:: Text excerpt ::
···

Deve Gowda Javare Gowda (6 July 1915 – 30 May 2016) was a Kannada language author also popularly known as De Ja Gou or simply Javare Gowda. He was disciple of notable authors T.N. Srikantaiah and Kuvempu.[1][2] His literary career spans over decades in which he wrote over thirty-four biographies in Kannada language and many other works including children's literature. He actively campaigned for the promotion of Kannada language. He had received Pampa Prashasti (1998), Padma Shri (2001) and the Karnataka Ratna (2008) awards for his contributions in literature and education. He became a centenarian in 2015 and died on 30 May 2016.

···

Reproduce the passage on Javare Gowda word for word.

Saved entries
···

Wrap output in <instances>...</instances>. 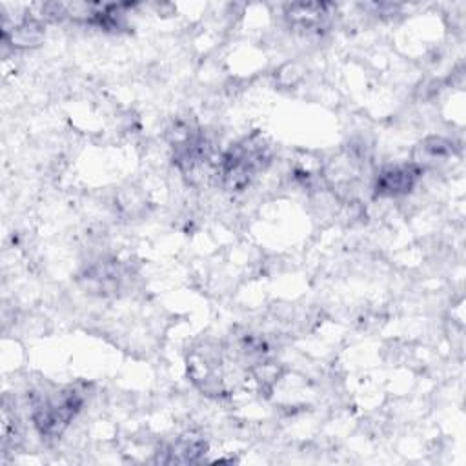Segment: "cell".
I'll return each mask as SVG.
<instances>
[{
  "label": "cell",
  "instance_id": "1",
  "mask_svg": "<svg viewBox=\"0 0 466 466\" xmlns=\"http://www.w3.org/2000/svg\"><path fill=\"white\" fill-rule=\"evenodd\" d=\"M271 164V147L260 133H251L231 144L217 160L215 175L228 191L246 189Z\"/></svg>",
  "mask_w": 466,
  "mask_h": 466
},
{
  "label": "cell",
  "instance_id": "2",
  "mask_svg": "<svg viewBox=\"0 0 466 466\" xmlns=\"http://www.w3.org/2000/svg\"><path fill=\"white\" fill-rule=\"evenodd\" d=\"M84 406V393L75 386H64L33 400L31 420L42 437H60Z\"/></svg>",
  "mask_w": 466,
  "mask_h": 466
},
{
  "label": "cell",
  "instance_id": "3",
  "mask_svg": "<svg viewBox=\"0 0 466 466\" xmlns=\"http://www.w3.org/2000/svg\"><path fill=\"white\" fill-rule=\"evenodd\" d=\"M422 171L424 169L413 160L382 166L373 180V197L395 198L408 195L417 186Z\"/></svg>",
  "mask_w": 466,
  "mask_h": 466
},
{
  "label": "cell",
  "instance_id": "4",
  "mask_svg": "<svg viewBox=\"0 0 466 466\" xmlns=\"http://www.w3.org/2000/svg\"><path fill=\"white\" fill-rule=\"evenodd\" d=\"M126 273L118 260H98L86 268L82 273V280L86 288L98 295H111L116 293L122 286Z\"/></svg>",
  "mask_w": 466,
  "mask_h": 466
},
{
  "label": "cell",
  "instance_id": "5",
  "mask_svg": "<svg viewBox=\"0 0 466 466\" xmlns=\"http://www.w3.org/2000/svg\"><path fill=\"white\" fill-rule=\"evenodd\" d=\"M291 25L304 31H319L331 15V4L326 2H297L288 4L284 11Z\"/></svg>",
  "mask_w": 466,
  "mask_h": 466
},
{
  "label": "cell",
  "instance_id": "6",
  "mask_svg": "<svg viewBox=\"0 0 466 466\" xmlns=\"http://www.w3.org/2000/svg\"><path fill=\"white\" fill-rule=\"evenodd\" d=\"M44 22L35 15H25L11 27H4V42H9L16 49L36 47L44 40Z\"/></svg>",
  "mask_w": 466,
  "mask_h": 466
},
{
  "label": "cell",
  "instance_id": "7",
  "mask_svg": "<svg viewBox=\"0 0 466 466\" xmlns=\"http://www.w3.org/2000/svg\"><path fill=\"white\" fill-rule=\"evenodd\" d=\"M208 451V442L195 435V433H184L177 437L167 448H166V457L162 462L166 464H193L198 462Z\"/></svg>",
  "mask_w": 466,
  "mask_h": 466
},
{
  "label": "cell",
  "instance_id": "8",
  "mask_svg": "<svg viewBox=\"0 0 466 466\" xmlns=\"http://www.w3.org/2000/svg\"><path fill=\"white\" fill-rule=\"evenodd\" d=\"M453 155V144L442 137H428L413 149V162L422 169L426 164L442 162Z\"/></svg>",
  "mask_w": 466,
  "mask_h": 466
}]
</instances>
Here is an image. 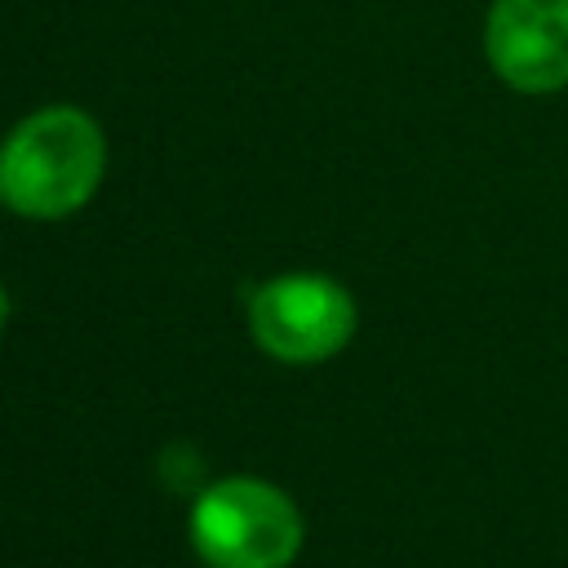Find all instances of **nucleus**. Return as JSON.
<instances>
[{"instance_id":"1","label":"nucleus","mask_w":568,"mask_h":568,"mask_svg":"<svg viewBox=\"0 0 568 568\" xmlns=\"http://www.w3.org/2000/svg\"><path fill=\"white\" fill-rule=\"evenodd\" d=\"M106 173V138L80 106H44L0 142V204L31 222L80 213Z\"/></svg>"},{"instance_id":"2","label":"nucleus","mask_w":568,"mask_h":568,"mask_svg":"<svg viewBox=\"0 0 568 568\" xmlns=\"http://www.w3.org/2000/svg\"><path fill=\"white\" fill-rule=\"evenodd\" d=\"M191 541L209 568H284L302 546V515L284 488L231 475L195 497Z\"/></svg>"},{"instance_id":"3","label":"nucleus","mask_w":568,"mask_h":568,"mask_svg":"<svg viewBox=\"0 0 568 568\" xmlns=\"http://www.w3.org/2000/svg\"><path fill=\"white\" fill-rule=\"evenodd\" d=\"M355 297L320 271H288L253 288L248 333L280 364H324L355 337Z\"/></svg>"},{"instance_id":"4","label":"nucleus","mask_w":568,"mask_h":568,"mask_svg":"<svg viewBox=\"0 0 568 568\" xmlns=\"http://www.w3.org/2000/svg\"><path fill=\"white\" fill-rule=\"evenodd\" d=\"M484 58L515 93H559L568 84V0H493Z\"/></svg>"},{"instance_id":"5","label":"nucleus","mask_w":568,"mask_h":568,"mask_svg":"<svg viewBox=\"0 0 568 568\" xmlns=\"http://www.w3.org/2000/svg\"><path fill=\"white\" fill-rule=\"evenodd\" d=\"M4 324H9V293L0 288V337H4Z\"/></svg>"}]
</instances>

···

:: Finished exercise ::
Deve Gowda Javare Gowda (6 July 1915 – 30 May 2016) was a Kannada language author also popularly known as De Ja Gou or simply Javare Gowda. He was disciple of notable authors T.N. Srikantaiah and Kuvempu.[1][2] His literary career spans over decades in which he wrote over thirty-four biographies in Kannada language and many other works including children's literature. He actively campaigned for the promotion of Kannada language. He had received Pampa Prashasti (1998), Padma Shri (2001) and the Karnataka Ratna (2008) awards for his contributions in literature and education. He became a centenarian in 2015 and died on 30 May 2016.